▶ [ASSIGNMENT] Once the images are removed, set down everything else in the listing below exactly.

▶ [INFORMATION SUPPLIED]

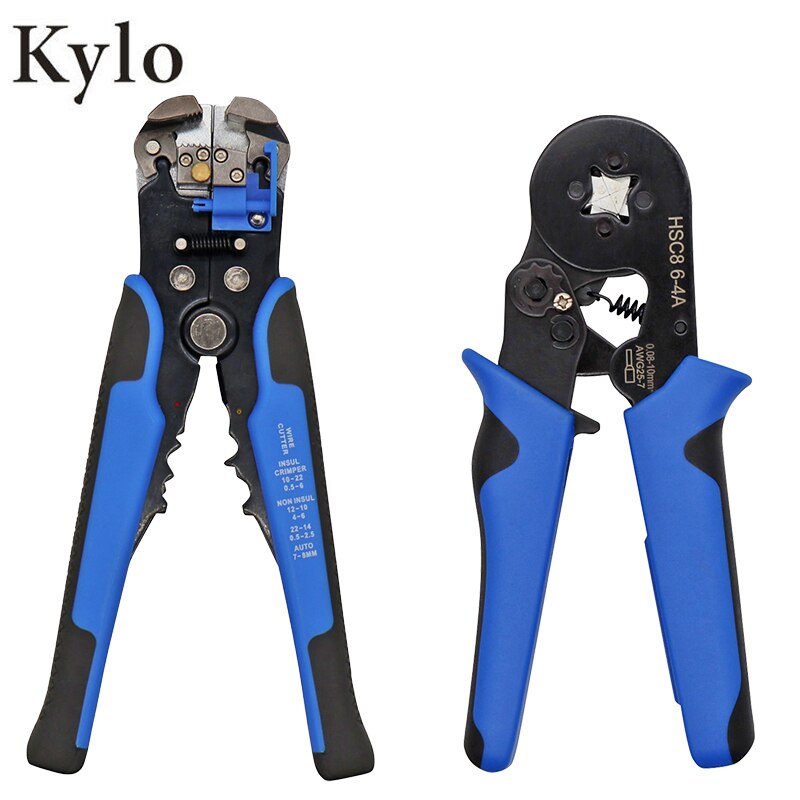 HS-D1 Wire Stripping Tool Self-adjusting 8" Automatic Wire Stripper Pliers Tool for Wire Stripping, Cutting, Crimping 10-24 AWG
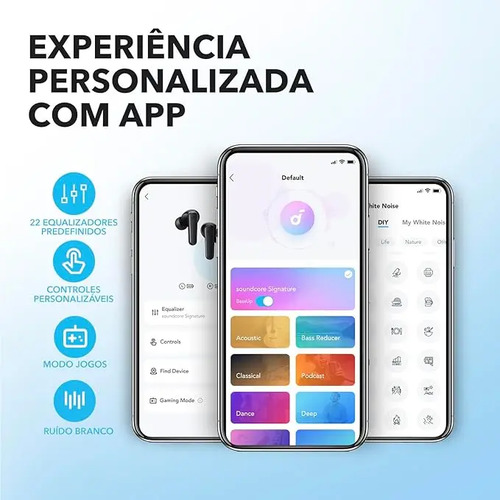 Fone de Ouvido Soundcore P20i Bluetooth 5.3 Grave Potente Drivers 10mm 30h Bateria Carregamento Rápido App Personalização De Som Via App IPX5 2 Mics IA para Chamadas Claras Case Compacto Cor Azul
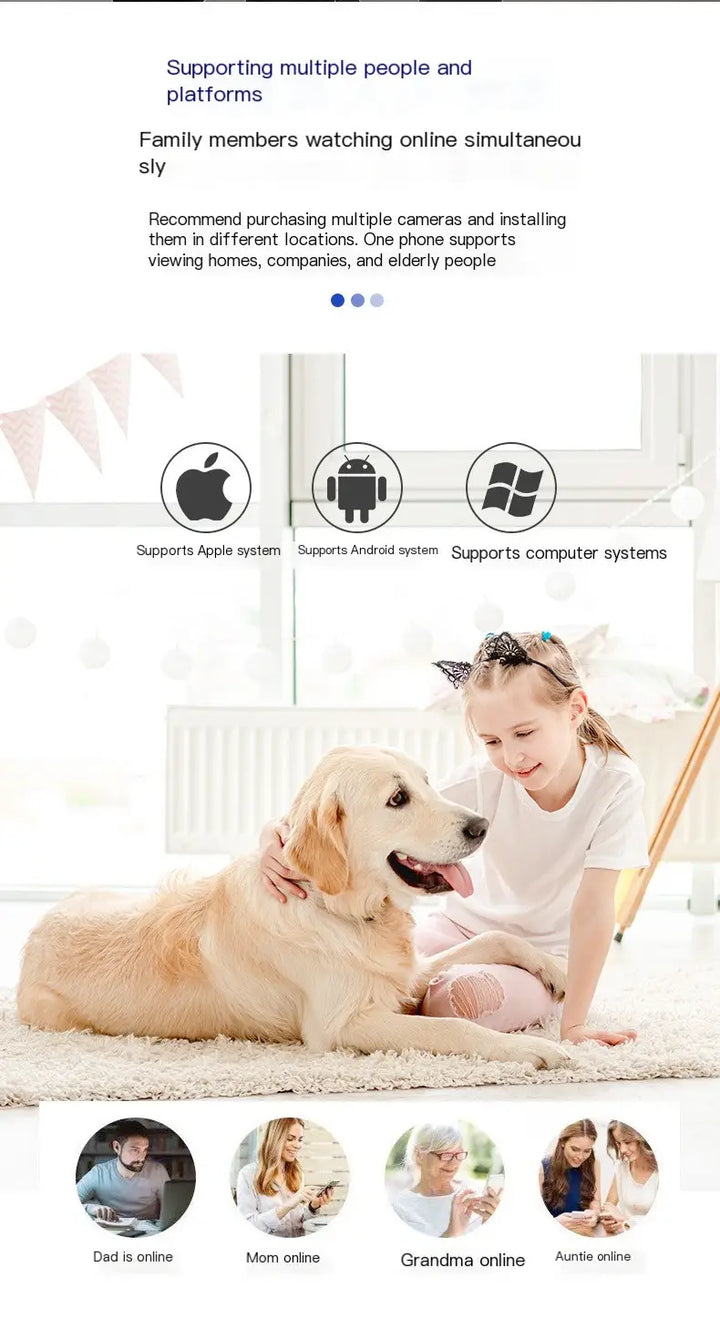 Wireless WiFi HD Night Vision 1080p Rotating Smart Cam - 2MP - Cameras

▶ [WORKED SOLUTION]
 HS-D1 Wire Stripping Tool Self-adjusting 8" Automatic Wire Stripper Pliers Tool for Wire Stripping, Cutting, Crimping 10-24 AWG
 Fone de Ouvido Soundcore P20i Bluetooth 5.3 Grave Potente Drivers 10mm 30h Bateria Carregamento Rápido App Personalização De Som Via App IPX5 2 Mics IA para Chamadas Claras Case Compacto Cor Azul
 Wireless WiFi HD Night Vision 1080p Rotating Smart Cam - 2MP - Cameras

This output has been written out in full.